I rarely talk about my experiences in Iraq because of what Marines have to become and do to make it home to their families just isn't normal talk. For some reason today I am not focused (yet) on those that we lost. I'm not sure why, but today I am very tuned-in to those enemy that we killed and the violence needed to do what we did. The reports of enemy KIA are somewhat conflicting during the battle 6-10 April. I know most say we killed around 300-400 but there are high level reports saying 800. All I know, is that there were dead enemy bodies lying all over the place because the morgues were full, and coffins that were stacked on top of each other lined the sides of the main street full of enemy dead. We did not discriminate in who was killed as long as they were an enemy combatant.
What really bothers me today probably more than anything is how our veterans are treated when they come home.
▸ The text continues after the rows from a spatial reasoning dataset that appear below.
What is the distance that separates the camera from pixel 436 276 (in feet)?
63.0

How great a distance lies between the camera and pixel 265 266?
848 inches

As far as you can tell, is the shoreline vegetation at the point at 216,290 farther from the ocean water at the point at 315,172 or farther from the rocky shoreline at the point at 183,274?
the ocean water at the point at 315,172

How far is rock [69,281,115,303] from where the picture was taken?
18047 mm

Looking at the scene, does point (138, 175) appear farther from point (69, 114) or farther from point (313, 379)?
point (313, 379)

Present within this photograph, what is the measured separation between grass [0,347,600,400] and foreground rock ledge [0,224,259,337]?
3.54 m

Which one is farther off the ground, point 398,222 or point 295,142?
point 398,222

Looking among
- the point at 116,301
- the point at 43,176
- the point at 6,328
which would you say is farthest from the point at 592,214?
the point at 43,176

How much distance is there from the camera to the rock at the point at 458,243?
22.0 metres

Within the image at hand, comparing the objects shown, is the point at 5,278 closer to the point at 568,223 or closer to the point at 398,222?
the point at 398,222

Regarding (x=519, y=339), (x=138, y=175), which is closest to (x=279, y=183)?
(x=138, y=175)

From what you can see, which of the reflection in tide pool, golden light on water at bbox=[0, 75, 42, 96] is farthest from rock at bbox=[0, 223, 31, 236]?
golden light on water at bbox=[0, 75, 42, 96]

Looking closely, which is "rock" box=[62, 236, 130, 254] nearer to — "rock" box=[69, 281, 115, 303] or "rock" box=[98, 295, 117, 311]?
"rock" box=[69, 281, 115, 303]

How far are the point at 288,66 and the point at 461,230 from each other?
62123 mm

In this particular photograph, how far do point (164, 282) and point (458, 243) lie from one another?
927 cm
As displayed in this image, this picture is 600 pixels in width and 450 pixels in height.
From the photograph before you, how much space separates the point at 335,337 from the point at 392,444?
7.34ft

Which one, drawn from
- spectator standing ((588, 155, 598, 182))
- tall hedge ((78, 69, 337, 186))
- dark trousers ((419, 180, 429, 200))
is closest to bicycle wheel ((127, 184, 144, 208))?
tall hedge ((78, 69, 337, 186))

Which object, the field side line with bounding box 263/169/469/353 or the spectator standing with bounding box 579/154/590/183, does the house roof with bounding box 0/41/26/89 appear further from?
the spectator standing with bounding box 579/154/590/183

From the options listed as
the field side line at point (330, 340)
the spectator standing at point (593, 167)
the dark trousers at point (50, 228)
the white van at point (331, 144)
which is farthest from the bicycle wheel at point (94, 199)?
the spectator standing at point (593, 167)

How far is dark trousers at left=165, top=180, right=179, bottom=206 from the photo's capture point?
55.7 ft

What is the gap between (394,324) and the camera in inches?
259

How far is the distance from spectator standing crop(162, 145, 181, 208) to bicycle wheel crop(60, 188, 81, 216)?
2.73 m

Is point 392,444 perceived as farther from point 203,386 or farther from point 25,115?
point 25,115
It's just hard to be a normal person after you do what you have to do to get home. Many have severe PTSD and several have committed suicide. We have had a few commit crimes and have gone to prison. Many can't find a job or keep a family together. There's a lot of drug and alcohol abuse.. but they have all been basically left behind by a country that says it cares by saying things like "thank you for your service" and by giving discounts at Wal-Mart or wherever, but fails to correct the VA to provide the medical and mental health care that many vets need in order to adjust to life and its challenges. Frankly, it's not much better on active duty for those with PTSD. It's sickening actually. What's worse is that this isn't a new problem. This is story as old as since the day war first started. It's still happening to our Vietnam Vets. Are we as a country ever going to learn?